* RECORDS TO USE
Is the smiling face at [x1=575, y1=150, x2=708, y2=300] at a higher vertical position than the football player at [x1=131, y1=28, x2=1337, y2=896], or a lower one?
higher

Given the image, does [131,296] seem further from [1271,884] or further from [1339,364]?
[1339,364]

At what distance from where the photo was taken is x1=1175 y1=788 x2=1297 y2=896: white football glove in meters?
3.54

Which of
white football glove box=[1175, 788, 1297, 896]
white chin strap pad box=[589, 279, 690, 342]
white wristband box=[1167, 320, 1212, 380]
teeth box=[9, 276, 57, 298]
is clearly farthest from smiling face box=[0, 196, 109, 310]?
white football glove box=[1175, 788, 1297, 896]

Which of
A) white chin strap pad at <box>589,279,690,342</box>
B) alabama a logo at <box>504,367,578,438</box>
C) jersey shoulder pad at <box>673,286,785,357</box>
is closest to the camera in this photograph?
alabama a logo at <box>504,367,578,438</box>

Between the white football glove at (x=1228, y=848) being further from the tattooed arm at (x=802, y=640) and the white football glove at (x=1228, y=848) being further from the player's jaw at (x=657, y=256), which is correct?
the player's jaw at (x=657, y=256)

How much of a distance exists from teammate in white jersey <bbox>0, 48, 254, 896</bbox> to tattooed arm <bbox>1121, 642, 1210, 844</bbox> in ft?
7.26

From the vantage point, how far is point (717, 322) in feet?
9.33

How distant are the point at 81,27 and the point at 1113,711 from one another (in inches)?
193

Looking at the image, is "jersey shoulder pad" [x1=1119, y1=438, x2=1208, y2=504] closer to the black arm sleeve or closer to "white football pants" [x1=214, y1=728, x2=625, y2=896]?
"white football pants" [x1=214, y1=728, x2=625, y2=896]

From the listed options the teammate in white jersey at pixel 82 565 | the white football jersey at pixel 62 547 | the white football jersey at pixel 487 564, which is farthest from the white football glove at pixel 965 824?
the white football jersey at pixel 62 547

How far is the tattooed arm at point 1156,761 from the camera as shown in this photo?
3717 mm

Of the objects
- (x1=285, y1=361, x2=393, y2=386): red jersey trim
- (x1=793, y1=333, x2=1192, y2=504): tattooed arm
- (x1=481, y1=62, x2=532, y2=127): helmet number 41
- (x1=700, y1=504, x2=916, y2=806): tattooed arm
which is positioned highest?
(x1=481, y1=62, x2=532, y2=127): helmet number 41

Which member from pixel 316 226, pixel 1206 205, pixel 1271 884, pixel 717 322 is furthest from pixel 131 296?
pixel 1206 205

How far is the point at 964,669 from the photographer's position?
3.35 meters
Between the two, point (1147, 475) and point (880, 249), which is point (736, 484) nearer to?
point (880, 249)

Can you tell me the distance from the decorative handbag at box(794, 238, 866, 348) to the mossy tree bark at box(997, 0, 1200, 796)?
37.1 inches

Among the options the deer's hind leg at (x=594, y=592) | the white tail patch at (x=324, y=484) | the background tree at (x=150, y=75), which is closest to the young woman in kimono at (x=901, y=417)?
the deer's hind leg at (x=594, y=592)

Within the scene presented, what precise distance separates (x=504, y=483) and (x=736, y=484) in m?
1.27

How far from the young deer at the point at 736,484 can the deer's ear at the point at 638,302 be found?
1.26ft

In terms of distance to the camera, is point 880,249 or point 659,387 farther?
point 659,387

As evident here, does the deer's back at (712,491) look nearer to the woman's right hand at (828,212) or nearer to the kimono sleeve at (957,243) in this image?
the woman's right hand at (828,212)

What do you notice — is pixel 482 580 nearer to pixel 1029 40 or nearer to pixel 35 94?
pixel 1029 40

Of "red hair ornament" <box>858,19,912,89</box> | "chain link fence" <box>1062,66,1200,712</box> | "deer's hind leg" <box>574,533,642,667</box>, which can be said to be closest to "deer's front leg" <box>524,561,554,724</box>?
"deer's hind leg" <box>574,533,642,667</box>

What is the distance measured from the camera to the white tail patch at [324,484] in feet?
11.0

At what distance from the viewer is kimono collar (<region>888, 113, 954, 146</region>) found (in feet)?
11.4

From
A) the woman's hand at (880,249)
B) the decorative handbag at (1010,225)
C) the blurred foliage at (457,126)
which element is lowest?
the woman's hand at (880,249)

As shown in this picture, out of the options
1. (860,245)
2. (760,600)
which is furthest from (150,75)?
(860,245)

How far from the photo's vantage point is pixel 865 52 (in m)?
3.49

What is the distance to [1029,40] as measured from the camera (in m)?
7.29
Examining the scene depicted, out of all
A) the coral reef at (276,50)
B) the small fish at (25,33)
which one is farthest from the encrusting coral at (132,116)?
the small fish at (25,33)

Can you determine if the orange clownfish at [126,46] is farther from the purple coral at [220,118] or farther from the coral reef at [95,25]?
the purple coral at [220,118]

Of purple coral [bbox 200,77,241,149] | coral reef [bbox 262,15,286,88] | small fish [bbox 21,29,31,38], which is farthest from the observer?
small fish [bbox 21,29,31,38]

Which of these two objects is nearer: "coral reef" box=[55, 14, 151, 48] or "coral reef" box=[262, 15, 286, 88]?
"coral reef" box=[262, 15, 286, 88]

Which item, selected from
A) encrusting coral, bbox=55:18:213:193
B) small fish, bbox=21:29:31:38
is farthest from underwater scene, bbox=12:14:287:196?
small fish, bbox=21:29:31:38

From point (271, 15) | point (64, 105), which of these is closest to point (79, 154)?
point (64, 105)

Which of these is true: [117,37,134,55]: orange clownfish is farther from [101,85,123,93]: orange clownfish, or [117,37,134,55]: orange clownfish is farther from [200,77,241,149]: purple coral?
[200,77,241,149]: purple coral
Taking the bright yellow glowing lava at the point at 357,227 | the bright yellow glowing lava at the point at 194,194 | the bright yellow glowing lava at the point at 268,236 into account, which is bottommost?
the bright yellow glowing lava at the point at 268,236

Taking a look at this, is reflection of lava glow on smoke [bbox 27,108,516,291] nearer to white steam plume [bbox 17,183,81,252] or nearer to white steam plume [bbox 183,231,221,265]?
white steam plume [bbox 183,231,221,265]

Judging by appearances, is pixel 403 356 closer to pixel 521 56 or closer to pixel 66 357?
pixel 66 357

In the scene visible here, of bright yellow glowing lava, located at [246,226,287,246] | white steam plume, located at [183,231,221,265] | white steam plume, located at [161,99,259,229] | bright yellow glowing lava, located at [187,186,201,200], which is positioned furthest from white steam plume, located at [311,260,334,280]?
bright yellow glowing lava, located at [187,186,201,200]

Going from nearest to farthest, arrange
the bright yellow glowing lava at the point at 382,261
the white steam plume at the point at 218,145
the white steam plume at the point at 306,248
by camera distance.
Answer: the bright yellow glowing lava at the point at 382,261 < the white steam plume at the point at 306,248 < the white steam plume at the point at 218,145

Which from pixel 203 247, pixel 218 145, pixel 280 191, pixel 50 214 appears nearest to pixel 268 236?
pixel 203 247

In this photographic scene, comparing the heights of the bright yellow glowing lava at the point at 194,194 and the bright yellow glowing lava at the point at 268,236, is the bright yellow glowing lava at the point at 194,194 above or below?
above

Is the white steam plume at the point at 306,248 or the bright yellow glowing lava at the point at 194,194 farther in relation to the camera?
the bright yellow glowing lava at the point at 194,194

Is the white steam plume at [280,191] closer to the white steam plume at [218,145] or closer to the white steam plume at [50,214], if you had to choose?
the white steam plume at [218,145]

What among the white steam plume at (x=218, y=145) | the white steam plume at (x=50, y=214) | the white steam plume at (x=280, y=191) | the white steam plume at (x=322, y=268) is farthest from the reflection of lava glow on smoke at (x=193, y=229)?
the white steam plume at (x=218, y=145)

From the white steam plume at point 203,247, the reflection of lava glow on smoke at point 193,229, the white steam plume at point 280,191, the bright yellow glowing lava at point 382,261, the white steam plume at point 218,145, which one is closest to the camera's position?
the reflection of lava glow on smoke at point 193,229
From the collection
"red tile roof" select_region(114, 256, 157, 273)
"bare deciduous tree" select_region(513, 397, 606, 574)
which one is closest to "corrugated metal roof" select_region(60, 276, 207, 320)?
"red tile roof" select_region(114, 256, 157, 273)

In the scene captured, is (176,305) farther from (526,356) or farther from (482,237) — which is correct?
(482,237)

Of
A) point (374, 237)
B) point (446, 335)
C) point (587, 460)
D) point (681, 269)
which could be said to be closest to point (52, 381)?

* WHAT IS BEING ASKED
Reproduce, word for word, every line starting at the line that contains "Which from pixel" and ending with the final line of the entries.

* REPLY TO THE TASK
Which from pixel 203 247, pixel 218 145, pixel 280 191, pixel 50 214 appears nearest to pixel 268 236?
pixel 203 247

In this photographic scene, comparing the heights of the bright yellow glowing lava at the point at 194,194 and the bright yellow glowing lava at the point at 268,236, is the bright yellow glowing lava at the point at 194,194 above or below?
above

Is the white steam plume at the point at 306,248 or the bright yellow glowing lava at the point at 194,194 farther in relation to the camera?
the bright yellow glowing lava at the point at 194,194

Is the white steam plume at [280,191] closer to the white steam plume at [218,145] or closer to the white steam plume at [50,214], if you had to choose?
the white steam plume at [218,145]

What among the white steam plume at (x=218, y=145) | the white steam plume at (x=50, y=214) | the white steam plume at (x=280, y=191) | the white steam plume at (x=322, y=268) is farthest from the reflection of lava glow on smoke at (x=193, y=229)?
the white steam plume at (x=218, y=145)

From the white steam plume at point 203,247, the reflection of lava glow on smoke at point 193,229, the white steam plume at point 280,191, the bright yellow glowing lava at point 382,261, the white steam plume at point 218,145, which one is closest to the camera's position?
the reflection of lava glow on smoke at point 193,229
From the collection
"red tile roof" select_region(114, 256, 157, 273)
"bare deciduous tree" select_region(513, 397, 606, 574)
which one is closest to "corrugated metal roof" select_region(60, 276, 207, 320)?
"red tile roof" select_region(114, 256, 157, 273)

In the scene captured, is (176,305) farther from (526,356) or farther from (482,237) — which is correct?
(482,237)

Of
A) point (374, 237)
B) point (446, 335)
C) point (587, 460)
D) point (681, 269)
which could be said to be closest to point (52, 381)?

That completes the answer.